知道问题所在了,那么现在开始替换etcd的证书:
首先备份etcd数据:
cd /var/lib
tar -zvcf etcd.tar.gz etcd/
修改ca配置文件,将默认证书签署过期时间修改为10年:
root@009027:~/ssl# cat config.json
{
"signing": {
"default": {
"expiry": "87600h"
},
"profiles": {
"kubernetes": {
"usages": [
"signing",
"key encipherment",
"server auth",
"client auth"
],
"expiry": "87600h"
}
}
}
}
生成新的证书:
#删除过期证书
rm -f /etc/etcd/ssl/*
# 创建新证书
cfssl gencert -ca=ca.pem -ca-key=ca-key.pem -config=config.json -profile=kubernetes etcd-csr.json | cfssljson -bare etcd
cp etcd.pem etcd-key.pem ca.pem /etc/etcd/ssl/
# 查看新证书
root@009027:/etc/etcd/ssl# openssl x509 -in etcd.pem -noout -text |grep ' Not '
Not Before: Mar 8 06:59:00 2019 GMT
Not After : Mar 5 06:59:00 2029 GMT
#拷贝到其他etcd节点
scp -r /etc/etcd/ssl root@${other_node}:/etc/etcd/
# 重启etcd服务(记住,要3个节点一起重启,不然会hang住)

⁂

简短题目 a.
更新记录中从含“photo and find potted”的那一行起、一直到记录末尾的各行(首尾两行都包括),把其中的“blind user”全部换成“visually impaired user”,其余内容保持不变,然后写出更新后的这些行。

⁂

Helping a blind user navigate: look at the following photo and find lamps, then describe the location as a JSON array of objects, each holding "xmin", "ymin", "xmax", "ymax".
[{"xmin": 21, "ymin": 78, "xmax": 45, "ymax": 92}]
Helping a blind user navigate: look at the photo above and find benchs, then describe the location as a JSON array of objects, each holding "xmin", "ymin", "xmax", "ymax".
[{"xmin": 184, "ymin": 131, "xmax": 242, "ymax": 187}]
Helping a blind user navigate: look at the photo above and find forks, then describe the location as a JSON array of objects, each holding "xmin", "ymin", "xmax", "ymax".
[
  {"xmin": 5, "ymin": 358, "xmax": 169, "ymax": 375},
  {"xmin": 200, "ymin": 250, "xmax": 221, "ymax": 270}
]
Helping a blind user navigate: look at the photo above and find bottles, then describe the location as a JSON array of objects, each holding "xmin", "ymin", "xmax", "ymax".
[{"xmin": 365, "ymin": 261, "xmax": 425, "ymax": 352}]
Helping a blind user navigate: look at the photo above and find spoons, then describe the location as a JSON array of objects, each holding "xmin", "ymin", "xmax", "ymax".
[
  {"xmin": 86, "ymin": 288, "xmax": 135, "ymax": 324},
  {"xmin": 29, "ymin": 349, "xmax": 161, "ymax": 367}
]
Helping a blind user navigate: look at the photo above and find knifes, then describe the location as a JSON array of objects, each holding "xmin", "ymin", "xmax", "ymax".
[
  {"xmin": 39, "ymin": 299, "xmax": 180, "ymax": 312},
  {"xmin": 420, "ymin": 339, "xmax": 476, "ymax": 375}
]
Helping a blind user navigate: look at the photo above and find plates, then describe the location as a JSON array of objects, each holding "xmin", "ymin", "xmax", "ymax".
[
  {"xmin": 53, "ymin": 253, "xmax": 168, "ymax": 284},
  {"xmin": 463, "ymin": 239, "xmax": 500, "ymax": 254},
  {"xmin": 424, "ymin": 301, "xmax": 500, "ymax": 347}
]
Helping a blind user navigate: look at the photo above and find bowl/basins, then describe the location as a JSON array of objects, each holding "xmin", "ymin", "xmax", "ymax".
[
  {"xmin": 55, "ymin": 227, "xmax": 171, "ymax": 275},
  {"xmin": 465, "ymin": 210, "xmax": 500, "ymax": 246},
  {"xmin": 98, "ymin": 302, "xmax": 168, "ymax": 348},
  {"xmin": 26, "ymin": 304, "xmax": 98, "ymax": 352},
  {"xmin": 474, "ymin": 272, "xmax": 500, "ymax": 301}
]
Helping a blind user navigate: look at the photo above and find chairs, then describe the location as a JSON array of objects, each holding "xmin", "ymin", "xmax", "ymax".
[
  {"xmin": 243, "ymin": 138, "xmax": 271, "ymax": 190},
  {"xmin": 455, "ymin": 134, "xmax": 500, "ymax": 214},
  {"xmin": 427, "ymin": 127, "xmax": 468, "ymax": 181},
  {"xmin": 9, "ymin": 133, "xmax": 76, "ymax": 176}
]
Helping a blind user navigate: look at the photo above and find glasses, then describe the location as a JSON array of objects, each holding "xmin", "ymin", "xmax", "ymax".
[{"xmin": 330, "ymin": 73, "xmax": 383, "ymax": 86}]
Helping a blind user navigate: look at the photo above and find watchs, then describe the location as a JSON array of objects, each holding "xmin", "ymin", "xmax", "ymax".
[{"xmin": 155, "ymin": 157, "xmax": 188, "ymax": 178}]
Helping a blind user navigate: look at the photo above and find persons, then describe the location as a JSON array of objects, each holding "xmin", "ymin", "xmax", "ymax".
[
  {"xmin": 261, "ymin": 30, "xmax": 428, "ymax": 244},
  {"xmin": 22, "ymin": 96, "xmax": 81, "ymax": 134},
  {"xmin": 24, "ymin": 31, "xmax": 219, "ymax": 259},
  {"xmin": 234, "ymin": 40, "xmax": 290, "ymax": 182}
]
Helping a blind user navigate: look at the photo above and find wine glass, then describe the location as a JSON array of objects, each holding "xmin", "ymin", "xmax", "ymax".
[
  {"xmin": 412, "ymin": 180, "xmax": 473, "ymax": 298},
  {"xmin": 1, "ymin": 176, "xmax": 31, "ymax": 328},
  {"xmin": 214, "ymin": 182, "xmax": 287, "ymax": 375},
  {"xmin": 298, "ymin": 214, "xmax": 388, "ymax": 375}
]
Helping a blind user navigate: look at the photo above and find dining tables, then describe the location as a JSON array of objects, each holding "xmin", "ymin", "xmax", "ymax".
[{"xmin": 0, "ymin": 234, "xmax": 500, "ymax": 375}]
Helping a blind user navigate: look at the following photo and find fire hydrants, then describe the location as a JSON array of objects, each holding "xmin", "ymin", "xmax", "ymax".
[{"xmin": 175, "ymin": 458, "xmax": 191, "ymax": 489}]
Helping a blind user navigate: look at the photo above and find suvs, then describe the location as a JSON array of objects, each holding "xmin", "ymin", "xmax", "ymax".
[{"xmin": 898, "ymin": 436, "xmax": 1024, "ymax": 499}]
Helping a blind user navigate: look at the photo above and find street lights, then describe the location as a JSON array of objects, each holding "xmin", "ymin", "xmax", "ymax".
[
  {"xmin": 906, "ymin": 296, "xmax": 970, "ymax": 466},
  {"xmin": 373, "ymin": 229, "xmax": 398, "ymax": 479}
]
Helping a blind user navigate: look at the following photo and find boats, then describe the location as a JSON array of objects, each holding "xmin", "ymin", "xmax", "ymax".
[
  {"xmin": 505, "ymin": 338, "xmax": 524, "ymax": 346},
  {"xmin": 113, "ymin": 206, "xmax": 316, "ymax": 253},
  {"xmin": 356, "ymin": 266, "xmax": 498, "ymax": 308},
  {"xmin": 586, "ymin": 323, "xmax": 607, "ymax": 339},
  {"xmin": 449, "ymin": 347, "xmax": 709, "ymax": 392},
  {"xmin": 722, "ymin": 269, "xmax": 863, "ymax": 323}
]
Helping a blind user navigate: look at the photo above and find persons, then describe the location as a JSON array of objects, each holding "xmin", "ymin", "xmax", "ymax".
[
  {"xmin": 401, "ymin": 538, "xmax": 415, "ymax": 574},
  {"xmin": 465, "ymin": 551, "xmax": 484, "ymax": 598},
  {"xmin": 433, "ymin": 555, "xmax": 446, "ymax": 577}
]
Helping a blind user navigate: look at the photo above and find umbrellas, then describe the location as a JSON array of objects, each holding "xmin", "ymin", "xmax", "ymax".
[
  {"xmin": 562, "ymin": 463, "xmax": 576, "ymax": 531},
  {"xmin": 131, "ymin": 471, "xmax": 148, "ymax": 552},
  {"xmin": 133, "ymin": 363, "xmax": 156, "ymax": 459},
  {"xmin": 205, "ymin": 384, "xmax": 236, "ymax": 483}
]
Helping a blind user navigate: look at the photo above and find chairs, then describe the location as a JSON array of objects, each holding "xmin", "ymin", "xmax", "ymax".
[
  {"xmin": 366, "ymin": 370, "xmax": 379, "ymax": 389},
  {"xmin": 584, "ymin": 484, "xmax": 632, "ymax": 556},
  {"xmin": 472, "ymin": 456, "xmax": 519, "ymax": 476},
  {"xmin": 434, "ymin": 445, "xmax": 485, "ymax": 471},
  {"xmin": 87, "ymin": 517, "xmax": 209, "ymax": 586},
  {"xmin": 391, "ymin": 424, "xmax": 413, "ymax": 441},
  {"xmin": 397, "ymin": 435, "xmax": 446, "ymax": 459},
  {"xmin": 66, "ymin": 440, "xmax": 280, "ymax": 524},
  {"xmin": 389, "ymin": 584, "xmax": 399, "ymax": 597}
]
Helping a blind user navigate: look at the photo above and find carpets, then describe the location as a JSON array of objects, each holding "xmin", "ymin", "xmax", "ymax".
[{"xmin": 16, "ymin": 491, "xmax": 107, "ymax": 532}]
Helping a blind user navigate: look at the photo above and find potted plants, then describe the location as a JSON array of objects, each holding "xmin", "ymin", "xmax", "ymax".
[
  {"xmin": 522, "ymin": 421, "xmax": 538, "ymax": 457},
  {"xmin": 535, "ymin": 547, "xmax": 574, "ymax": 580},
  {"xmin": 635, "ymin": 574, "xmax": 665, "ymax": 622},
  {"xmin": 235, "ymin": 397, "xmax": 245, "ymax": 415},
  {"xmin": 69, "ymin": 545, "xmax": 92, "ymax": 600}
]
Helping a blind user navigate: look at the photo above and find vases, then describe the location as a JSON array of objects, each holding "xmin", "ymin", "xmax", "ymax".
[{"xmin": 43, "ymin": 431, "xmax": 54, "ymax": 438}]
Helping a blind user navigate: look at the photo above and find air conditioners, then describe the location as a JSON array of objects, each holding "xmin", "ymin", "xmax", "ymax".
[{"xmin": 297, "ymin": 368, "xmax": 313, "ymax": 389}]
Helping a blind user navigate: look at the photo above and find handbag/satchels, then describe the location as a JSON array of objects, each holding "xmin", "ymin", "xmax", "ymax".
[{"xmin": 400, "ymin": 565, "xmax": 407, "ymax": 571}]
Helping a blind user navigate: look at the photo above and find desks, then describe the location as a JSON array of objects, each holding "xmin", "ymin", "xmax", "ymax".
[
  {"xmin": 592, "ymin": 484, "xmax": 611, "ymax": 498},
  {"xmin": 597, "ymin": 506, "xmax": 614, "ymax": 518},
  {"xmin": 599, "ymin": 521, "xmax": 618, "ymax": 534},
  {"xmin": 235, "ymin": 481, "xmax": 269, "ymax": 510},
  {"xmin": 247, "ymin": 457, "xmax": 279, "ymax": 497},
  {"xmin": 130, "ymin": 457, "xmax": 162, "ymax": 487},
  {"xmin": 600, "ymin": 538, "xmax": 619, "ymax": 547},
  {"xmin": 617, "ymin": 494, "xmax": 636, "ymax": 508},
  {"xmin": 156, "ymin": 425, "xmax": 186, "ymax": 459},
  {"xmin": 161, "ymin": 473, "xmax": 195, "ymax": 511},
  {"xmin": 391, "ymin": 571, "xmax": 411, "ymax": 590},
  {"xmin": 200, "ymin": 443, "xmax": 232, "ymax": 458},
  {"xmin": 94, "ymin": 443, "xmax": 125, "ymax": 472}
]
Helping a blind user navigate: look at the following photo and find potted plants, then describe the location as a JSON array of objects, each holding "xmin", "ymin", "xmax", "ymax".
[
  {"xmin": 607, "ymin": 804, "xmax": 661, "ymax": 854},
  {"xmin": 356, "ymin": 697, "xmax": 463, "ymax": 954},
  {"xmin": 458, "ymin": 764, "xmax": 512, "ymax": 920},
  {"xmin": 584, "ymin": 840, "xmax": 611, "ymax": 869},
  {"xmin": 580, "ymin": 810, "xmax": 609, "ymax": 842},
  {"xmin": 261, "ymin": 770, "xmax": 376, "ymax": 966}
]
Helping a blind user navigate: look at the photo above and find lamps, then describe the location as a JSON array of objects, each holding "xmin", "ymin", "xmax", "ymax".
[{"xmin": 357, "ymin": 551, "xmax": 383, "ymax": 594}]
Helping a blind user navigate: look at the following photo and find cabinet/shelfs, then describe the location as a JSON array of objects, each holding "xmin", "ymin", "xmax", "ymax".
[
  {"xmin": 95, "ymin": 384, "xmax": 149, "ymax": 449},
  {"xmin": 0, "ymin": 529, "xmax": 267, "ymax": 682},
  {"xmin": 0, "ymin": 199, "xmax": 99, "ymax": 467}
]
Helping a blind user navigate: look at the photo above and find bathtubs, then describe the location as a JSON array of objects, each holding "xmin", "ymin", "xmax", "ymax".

⁂

简短题目 b.
紧接着更换etcd证书那段文字的最后一句,给出它后面的内容。

正确答案 a.
Helping a visually impaired user navigate: look at the following photo and find potted plants, then describe the location as a JSON array of objects, each holding "xmin", "ymin", "xmax", "ymax".
[
  {"xmin": 607, "ymin": 804, "xmax": 661, "ymax": 854},
  {"xmin": 356, "ymin": 697, "xmax": 463, "ymax": 954},
  {"xmin": 458, "ymin": 764, "xmax": 512, "ymax": 920},
  {"xmin": 584, "ymin": 840, "xmax": 611, "ymax": 869},
  {"xmin": 580, "ymin": 810, "xmax": 609, "ymax": 842},
  {"xmin": 261, "ymin": 770, "xmax": 376, "ymax": 966}
]
Helping a visually impaired user navigate: look at the photo above and find lamps, then describe the location as a JSON array of objects, each holding "xmin", "ymin", "xmax", "ymax".
[{"xmin": 357, "ymin": 551, "xmax": 383, "ymax": 594}]
Helping a visually impaired user navigate: look at the following photo and find cabinet/shelfs, then describe the location as a JSON array of objects, each holding "xmin", "ymin", "xmax", "ymax".
[
  {"xmin": 95, "ymin": 384, "xmax": 149, "ymax": 449},
  {"xmin": 0, "ymin": 529, "xmax": 267, "ymax": 682},
  {"xmin": 0, "ymin": 199, "xmax": 99, "ymax": 467}
]
Helping a visually impaired user navigate: look at the photo above and find bathtubs, then describe the location as a JSON array of objects, each holding "xmin", "ymin", "xmax", "ymax".

正确答案 b.
systemctl restart etcd
etcd证书更换完毕后,再次尝试重启apiserver的容器,启动成功,集群api-server恢复,故障解决。连续2个证书过期,一坑接一坑,卡在apiserver一直无法恢复的时候,一度有些恐慌,担心整个集群由此崩溃数据丢失,还在后面顺利解决。在部署之初没有注意到这些细节问题,例如很明显的是etcd证书的签署ca配置的超时时间居然只有1年,才导致后面才踩了这些坑。平时也要及时备份重要数据,要多多考虑极端情况下的服务恢复方案。